# SELECTED PASSAGE:

The disparity persists across different cities, different ages, different weapons and different relationships between killer and victim.

[…] killings of black males by white people are labeled justifiable more than eight times as often as others. This racial disparity has persisted for decades and is hard to explain based solely on the circumstances reported by the police data.

In comparison, when Hispanics killed black men, about 5.5 percent of cases were called justifiable. When whites killed Hispanics, it was 3.1 percent. When blacks killed whites, the figure was just 0.8 percent. When black males were killed by other blacks, the figure was about 2 percent, the same as the overall rate. […]

Still, the disparities in how police classify these cases remain across widely different circumstances and causes of death. Whether the killer and victim were married, lovers, neighbors or complete strangers, whether they were shot, stabbed or beaten, the trend holds. The killings of black men by whites were two to 10 times as likely to be called justifiable.

Even after adjusting for the ages of the killer and victim, their relationship and the weapon used, the likelihood of a white-on-black-male case being called justifiable was still 4.7 times higher than in other cases.

Black Crime Rates: What Happens When Numbers Aren’t Neutral
by  Kim Farbota

(1) If a black person and a white person each commit a crime, the black person is more likely to be arrested. This is due in part to the fact that black people are more heavily policed.
Black people, more often than white people, live in dense urban areas. Dense urban areas are more heavily policed than suburban or rural areas. When people live in close proximity to one another, police can monitor more people more often. In more heavily policed areas, people committing crimes are caught more frequently. This could help explain why, for example, black people and white people smoke marijuana at similar rates, yet black people are 3.7 times as likely to be arrested for marijuana possession. (The discrepancy could also be driven by overt racism, more frequent illegal searches of black people, or an increased willingness to let non-blacks off with a warning.)

(2) When black people are arrested for a crime, they are convicted more often than white people arrested for the same crime. 
An arrest and charge does not always lead to a conviction. A charge may be dismissed or a defendant may be declared not guilty at trial. Whether or not an arrestee is convicted is often determined by whether or not a defendant can afford a reputable attorney. The interaction of poverty and trial outcomes could help explain why, for example, while black defendants represent about 35% of drug arrests, 46% of those convicted of drug crimes are black. (This discrepancy could also be due to racial bias on the part of judges and jurors.)

(3) When black people are convicted of a crime, they are more likely to be sentenced to incarceration compared to whites convicted of the same crime. 
When a person is convicted of a crime, a judge often has discretion in determining whether the defendant will be incarcerated or given a less severe punishment such as probation, community service, or fines. One study found that in a particular region blacks were incarcerated for convicted felony offenses 51% of the time while whites convicted of felonies were incarcerated 38% of the time. The same study also used an empirical approach to determine that race, not confounded with any other factor, was a key determinant in judges’ decisions to incarcerate.

Black And White Homicide Rates: Who’s Killing Whom?
comment from steven tucker

update:
why is nobody apparently aware that the fbi data is for ARRESTS, and is not the number of crimes or criminals? Just arrests.

In 2014, a full 1/3 of murders (higher percentage for other violent crimes) did not even result in a known suspect. of ~12,500 murders (reported to fbi…) only 8200 arrests were made.

# WRITTEN TASK:
Reproduce the part of the text on racial disparities in crime statistics that opens with the words containing "Even after adjusting" and closes with "in other cases.", substituting "the type of weapon" for "the weapon used".

Spatial question listing
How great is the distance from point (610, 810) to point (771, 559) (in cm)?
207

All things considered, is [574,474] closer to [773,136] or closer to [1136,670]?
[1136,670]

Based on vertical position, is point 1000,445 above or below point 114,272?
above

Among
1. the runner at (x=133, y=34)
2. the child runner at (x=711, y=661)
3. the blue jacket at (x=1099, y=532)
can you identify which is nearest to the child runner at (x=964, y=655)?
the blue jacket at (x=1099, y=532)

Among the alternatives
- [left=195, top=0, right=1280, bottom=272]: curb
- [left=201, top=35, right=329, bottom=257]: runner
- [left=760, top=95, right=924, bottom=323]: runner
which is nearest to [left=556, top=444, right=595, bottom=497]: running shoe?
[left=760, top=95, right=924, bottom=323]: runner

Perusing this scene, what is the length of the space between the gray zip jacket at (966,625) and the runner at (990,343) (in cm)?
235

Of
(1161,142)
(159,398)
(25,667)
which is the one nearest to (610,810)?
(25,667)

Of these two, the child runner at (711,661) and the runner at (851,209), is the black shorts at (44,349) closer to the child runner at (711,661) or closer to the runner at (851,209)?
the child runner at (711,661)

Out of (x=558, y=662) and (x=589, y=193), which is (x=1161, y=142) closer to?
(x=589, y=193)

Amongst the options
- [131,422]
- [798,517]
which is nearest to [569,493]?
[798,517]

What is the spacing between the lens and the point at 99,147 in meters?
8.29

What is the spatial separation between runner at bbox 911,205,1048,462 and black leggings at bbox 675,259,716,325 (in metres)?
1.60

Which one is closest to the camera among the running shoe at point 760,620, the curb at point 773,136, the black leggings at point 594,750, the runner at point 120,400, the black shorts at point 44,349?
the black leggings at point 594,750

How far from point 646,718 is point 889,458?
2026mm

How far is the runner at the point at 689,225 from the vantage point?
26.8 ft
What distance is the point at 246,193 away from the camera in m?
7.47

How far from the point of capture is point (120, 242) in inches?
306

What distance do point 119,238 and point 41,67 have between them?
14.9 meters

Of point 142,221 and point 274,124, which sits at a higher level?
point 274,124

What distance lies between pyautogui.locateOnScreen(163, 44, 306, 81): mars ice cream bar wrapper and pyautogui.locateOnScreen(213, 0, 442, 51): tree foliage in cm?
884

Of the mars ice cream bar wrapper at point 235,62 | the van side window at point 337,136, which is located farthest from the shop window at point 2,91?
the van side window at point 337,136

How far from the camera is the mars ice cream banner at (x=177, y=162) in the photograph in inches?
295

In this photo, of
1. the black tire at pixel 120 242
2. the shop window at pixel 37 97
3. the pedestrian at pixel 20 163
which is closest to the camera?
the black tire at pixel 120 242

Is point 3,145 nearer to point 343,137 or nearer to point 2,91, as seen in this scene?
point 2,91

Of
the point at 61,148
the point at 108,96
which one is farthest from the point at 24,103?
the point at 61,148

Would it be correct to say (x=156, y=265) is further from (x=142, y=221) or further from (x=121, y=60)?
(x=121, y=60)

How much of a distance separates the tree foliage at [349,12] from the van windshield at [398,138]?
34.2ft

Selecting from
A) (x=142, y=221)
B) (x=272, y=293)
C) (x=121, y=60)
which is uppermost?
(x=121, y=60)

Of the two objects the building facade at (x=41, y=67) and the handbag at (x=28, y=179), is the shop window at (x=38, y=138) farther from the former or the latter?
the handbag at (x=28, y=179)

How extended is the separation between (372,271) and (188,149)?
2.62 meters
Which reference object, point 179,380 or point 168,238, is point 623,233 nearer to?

# FULL OUTPUT:
Even after adjusting for the ages of the killer and victim, their relationship and the type of weapon, the likelihood of a white-on-black-male case being called justifiable was still 4.7 times higher than in other cases.